§ Records for this task:

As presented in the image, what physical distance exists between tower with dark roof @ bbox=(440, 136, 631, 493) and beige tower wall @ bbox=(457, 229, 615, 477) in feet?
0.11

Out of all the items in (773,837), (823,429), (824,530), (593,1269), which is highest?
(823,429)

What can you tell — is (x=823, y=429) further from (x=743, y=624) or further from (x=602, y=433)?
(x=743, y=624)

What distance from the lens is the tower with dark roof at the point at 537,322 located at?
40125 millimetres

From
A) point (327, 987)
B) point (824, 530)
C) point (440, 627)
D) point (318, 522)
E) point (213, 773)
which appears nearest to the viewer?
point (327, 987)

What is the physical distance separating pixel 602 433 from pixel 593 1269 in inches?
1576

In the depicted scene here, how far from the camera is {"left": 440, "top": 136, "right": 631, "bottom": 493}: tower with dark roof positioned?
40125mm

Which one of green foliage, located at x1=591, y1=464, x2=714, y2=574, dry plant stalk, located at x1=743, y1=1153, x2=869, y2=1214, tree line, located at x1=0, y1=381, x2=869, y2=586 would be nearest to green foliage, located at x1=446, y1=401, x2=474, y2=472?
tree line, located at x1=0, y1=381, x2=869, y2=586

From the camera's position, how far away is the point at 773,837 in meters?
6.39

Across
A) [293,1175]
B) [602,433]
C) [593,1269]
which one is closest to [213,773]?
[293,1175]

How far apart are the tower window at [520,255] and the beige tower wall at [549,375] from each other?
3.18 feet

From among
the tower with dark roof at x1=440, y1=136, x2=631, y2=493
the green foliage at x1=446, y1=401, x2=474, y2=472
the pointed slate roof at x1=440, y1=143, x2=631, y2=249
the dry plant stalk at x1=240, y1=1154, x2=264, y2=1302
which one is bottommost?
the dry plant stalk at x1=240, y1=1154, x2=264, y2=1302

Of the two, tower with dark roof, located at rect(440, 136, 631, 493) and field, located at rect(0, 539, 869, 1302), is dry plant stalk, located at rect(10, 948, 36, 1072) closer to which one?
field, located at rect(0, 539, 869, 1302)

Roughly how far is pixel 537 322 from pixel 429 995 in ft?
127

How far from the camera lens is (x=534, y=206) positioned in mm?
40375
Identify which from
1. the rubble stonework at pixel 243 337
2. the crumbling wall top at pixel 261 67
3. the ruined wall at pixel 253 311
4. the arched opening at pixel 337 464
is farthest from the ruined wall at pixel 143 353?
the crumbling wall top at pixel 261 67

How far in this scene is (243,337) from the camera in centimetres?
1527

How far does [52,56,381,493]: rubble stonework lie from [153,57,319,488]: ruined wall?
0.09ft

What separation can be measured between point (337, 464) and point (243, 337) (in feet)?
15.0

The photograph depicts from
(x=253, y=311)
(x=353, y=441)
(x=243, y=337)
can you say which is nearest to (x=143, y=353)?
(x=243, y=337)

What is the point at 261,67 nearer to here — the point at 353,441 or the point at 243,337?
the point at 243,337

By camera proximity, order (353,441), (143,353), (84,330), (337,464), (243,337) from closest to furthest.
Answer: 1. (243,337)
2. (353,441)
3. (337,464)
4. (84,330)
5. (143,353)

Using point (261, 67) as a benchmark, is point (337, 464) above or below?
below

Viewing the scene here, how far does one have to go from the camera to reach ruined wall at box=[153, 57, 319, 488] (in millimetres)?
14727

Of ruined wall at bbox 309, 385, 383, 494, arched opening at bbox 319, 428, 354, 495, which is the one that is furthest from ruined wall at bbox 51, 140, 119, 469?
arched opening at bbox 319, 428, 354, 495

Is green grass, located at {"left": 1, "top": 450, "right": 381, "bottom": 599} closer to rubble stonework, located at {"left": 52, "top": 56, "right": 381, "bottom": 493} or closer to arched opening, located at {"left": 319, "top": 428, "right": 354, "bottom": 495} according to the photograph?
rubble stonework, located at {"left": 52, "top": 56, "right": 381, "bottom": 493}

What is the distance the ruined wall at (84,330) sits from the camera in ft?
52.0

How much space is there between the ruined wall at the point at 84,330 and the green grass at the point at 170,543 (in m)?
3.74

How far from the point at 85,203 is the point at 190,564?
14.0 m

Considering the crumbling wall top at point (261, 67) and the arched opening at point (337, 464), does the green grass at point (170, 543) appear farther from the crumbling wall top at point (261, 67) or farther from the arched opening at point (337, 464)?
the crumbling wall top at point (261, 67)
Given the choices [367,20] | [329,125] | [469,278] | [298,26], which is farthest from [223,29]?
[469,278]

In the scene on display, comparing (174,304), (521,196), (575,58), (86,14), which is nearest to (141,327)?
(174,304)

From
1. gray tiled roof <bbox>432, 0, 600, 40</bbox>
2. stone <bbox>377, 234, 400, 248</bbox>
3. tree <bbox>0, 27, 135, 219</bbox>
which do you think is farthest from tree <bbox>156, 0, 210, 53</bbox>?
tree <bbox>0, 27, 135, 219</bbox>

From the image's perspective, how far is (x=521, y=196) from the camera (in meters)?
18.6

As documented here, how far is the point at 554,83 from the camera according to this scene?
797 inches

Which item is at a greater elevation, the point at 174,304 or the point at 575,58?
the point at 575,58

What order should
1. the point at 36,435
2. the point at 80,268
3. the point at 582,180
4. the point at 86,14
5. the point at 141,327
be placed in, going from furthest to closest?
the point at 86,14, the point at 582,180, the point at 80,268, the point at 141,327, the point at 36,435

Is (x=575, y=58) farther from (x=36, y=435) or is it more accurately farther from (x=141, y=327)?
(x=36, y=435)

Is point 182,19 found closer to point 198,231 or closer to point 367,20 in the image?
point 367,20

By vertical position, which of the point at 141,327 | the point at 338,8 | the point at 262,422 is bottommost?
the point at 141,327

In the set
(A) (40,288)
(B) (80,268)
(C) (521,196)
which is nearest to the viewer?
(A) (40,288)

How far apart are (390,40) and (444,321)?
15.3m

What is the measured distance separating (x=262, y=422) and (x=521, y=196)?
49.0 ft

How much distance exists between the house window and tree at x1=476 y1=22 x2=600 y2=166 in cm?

§ Goal of the exercise: Please quote the records above exactly, without skipping a line.

§ Correct output:
As presented in the image, what physical distance exists between tower with dark roof @ bbox=(440, 136, 631, 493) and beige tower wall @ bbox=(457, 229, 615, 477) in feet?
0.11

Out of all the items in (773,837), (823,429), (824,530), (593,1269), which is highest?
(823,429)

What can you tell — is (x=823, y=429) further from (x=743, y=624) or further from (x=602, y=433)?
(x=743, y=624)

What distance from the lens is the tower with dark roof at the point at 537,322 located at?
40125 millimetres

From
A) point (327, 987)
B) point (824, 530)
C) point (440, 627)
D) point (318, 522)
E) point (213, 773)
which appears nearest to the viewer?
point (327, 987)

What is the physical distance separating pixel 602 433 from pixel 593 1269 in inches?
1576

In the depicted scene here, how far from the camera is {"left": 440, "top": 136, "right": 631, "bottom": 493}: tower with dark roof positioned?
40125mm

Which one of green foliage, located at x1=591, y1=464, x2=714, y2=574, dry plant stalk, located at x1=743, y1=1153, x2=869, y2=1214, tree line, located at x1=0, y1=381, x2=869, y2=586 would be nearest to green foliage, located at x1=446, y1=401, x2=474, y2=472?
tree line, located at x1=0, y1=381, x2=869, y2=586

From the camera's position, how far away is the point at 773,837 in meters?
6.39

Across
A) [293,1175]
B) [602,433]
C) [593,1269]
which one is closest to [213,773]?
[293,1175]

How far apart are the tower window at [520,255] and the beige tower wall at [549,375] from each other?
3.18 feet

From among
the tower with dark roof at x1=440, y1=136, x2=631, y2=493
the green foliage at x1=446, y1=401, x2=474, y2=472
the pointed slate roof at x1=440, y1=143, x2=631, y2=249
the dry plant stalk at x1=240, y1=1154, x2=264, y2=1302
which one is bottommost?
the dry plant stalk at x1=240, y1=1154, x2=264, y2=1302

Of the two, tower with dark roof, located at rect(440, 136, 631, 493) and field, located at rect(0, 539, 869, 1302), is dry plant stalk, located at rect(10, 948, 36, 1072) closer to which one?
field, located at rect(0, 539, 869, 1302)

Roughly how far is pixel 537 322 from pixel 429 995 in ft?
127

How far from the camera lens is (x=534, y=206) positioned in mm?
40375
Identify which from
1. the rubble stonework at pixel 243 337
2. the crumbling wall top at pixel 261 67
3. the ruined wall at pixel 253 311
4. the arched opening at pixel 337 464
is farthest from the ruined wall at pixel 143 353?
the crumbling wall top at pixel 261 67

How far in this scene is (243,337) from the camera in centimetres?
1527

How far does [52,56,381,493]: rubble stonework lie from [153,57,319,488]: ruined wall?
0.09ft

What separation can be measured between point (337, 464) and point (243, 337) (in feet)?
15.0

The photograph depicts from
(x=253, y=311)
(x=353, y=441)
(x=243, y=337)
can you say which is nearest to (x=143, y=353)?
(x=243, y=337)

What is the point at 261,67 nearer to here — the point at 353,441 or the point at 243,337?
the point at 243,337

By camera proximity, order (353,441), (143,353), (84,330), (337,464), (243,337) from closest to furthest.
Answer: 1. (243,337)
2. (353,441)
3. (337,464)
4. (84,330)
5. (143,353)

Using point (261, 67) as a benchmark, is point (337, 464) above or below?
below

Viewing the scene here, how far does one have to go from the camera to reach ruined wall at box=[153, 57, 319, 488] (in millimetres)?
14727

Of ruined wall at bbox 309, 385, 383, 494, arched opening at bbox 319, 428, 354, 495, which is the one that is furthest from ruined wall at bbox 51, 140, 119, 469?
arched opening at bbox 319, 428, 354, 495

Is green grass, located at {"left": 1, "top": 450, "right": 381, "bottom": 599} closer to rubble stonework, located at {"left": 52, "top": 56, "right": 381, "bottom": 493} or closer to arched opening, located at {"left": 319, "top": 428, "right": 354, "bottom": 495} according to the photograph?
rubble stonework, located at {"left": 52, "top": 56, "right": 381, "bottom": 493}

What is the distance the ruined wall at (84,330) sits from the camera in ft?
52.0

How much space is there between the ruined wall at the point at 84,330 and the green grass at the point at 170,543 (in m)?
3.74

How far from the point at 85,203 is the point at 190,564?
14.0 m

Considering the crumbling wall top at point (261, 67) and the arched opening at point (337, 464), does the green grass at point (170, 543) appear farther from the crumbling wall top at point (261, 67) or farther from the arched opening at point (337, 464)?
the crumbling wall top at point (261, 67)
Given the choices [367,20] | [329,125] | [469,278] | [298,26], which is farthest from [223,29]?
[469,278]

In the scene on display, comparing (174,304), (521,196), (575,58), (86,14), which is nearest to (141,327)?
(174,304)

From
1. gray tiled roof <bbox>432, 0, 600, 40</bbox>
2. stone <bbox>377, 234, 400, 248</bbox>
3. tree <bbox>0, 27, 135, 219</bbox>
which do you think is farthest from tree <bbox>156, 0, 210, 53</bbox>?
tree <bbox>0, 27, 135, 219</bbox>

From the image's perspective, how far is (x=521, y=196) from the camera (in meters)?
18.6

As documented here, how far is the point at 554,83 from the camera according to this scene?
797 inches

Which item is at a greater elevation, the point at 174,304 or the point at 575,58?
the point at 575,58

What order should
1. the point at 36,435
2. the point at 80,268
3. the point at 582,180
4. the point at 86,14
5. the point at 141,327
be placed in, going from furthest to closest?
the point at 86,14, the point at 582,180, the point at 80,268, the point at 141,327, the point at 36,435

Is (x=575, y=58) farther from (x=36, y=435) or is it more accurately farther from (x=141, y=327)?
(x=36, y=435)

Is point 182,19 found closer to point 198,231 or closer to point 367,20 in the image?
point 367,20

By vertical position, which of the point at 141,327 | the point at 338,8 | the point at 262,422 is bottommost?
the point at 141,327

In the set
(A) (40,288)
(B) (80,268)
(C) (521,196)
which is nearest to the viewer?
(A) (40,288)

How far apart are (390,40) and (444,321)?
15.3m

What is the measured distance separating (x=262, y=422) and (x=521, y=196)?
49.0 ft

How much distance exists between the house window and tree at x1=476 y1=22 x2=600 y2=166 in cm?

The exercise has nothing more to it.